For the first time in almost a decade, there will be a Commercial Rate increase of 2.5 per cent as of January 1st next., a move which Council Chief Executive Michael Walsh described as “proportionate at this point”.
Addressing Councillors, Mr Walsh stated: “The simple reality is that for a period of 10 years, we haven’t increased charges in any context. I was grateful, even though I’d have wished for more, that the Council agreed to a very small and minimal (2.5 per cent) increase in the Local Property Tax and that’s reflected in this Budget and…I don’t see that as any sort of a creeping increase or that in any way we will be seeking continual increases over the next number of years, but I do consider it to be proportionate after such a period of stagnation in the current year. And the reason that I see it as proportionate is that it allows us to do a few things that we badly need to do, that’s the way I’d put it.”
* Matching Town and Village Renewal sums of €238,000 and €115,000 respectively “to ensure the sustainability of the rural fabric”.
* An injection of €100,000 “to begin to address the blight of dereliction and vacancy in all our urban and village centres”.
* Providing €150,000 to “bring forward the O’Connell Street area of the city in tandem with core city centre”.
* An additional €406,000 for housing maintenance and
* A universally welcomed €572,000 for local roads maintenance.
In proposing the Budget, Mr Walsh described it as “positive”, and proof of “the first real indication of economic recovery” in the city and county.
Mr Walsh told Councillors that welcome “income increases in a number of areas” reflected an increased level “of activity on the ground”.
“And while we have cost increases as well, I believe, on the whole, that the Budget is positive in its overall formation.”
Referring to the “two most serious indicators of growth in the income side”, Mr Walsh said that rates buoyancy (of €605,000) demonstrated that “vacancies are diminishing and that there’s more activity in the enterprise and commercial sectors, generally speaking”.
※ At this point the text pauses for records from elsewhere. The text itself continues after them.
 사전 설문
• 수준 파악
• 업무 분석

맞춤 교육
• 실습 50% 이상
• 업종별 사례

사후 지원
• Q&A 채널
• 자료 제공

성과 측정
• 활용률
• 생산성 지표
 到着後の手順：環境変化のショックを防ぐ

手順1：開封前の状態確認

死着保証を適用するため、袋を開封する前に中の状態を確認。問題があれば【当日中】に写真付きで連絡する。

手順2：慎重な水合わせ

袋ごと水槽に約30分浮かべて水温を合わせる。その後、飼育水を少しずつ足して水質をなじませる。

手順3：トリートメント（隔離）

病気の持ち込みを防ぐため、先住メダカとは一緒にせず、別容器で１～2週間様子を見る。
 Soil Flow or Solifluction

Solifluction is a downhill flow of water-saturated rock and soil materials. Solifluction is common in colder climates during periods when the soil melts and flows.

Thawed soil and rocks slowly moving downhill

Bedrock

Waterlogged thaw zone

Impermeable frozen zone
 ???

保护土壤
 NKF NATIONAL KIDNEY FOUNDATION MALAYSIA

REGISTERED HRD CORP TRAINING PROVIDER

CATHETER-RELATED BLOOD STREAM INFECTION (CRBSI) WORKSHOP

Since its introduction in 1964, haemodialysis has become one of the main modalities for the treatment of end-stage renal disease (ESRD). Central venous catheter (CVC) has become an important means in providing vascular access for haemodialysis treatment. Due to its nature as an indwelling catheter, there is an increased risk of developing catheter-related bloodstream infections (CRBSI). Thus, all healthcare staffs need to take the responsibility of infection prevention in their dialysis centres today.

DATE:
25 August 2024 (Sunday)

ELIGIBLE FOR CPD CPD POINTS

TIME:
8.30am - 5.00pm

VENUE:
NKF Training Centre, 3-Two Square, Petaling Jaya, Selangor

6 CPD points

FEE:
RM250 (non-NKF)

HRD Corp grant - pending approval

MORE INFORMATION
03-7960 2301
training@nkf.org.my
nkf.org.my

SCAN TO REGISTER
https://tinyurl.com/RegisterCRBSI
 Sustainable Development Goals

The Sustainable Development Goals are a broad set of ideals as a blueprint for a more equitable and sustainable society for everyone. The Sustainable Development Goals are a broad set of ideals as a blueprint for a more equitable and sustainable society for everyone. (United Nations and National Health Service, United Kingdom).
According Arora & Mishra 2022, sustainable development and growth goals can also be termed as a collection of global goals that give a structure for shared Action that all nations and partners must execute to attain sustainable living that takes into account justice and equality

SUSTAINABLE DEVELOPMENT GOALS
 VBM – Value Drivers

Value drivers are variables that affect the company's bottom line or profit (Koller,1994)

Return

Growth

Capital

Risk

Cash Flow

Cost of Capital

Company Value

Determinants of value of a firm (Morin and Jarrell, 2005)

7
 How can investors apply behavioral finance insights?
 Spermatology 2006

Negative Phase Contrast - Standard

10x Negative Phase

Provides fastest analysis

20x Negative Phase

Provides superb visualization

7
The second indicator “which was very positive in that context” was the increase in housing rents as well” which came to €730,000, “which is income-related entirely and it actually reflects a very significant increase in employment among our housing tenants”. He added: “And at a sublevel, it shows that economic activity on the whole is increasing significantly and obviously that’s to be welcomed. And I think in the current year that’s the first significant one over the past few years where that can genuinely and legitimately be said.”
Mr Walsh also referred to cost increases that have to be taken on board, such as Haddington Road-agreed pay increases for Council staff and a rise insurance which reflects “the claims activity over the last number of years”.
He added: “Simplistically, in many respects, the budget is a case of, look, we have cost increases on one side, we have income increases on the other side and that they are somewhat cancelling each other out, that’s the way I’d put it.”
Councillors from Fine Gael (with Cllr Seanie Power absent), Fianna Fáil, Labour’s John Pratt, in addition to Independent Councillors Mary Roche, Seamus O’Donnell, Cha O’Neill and Joe Conway voted for the Budget.
It was opposed by the Sinn Féin grouping, in addition to Independent Councillors Sean Reinhardt, the Metropolitan Mayor, and Davy Daniels.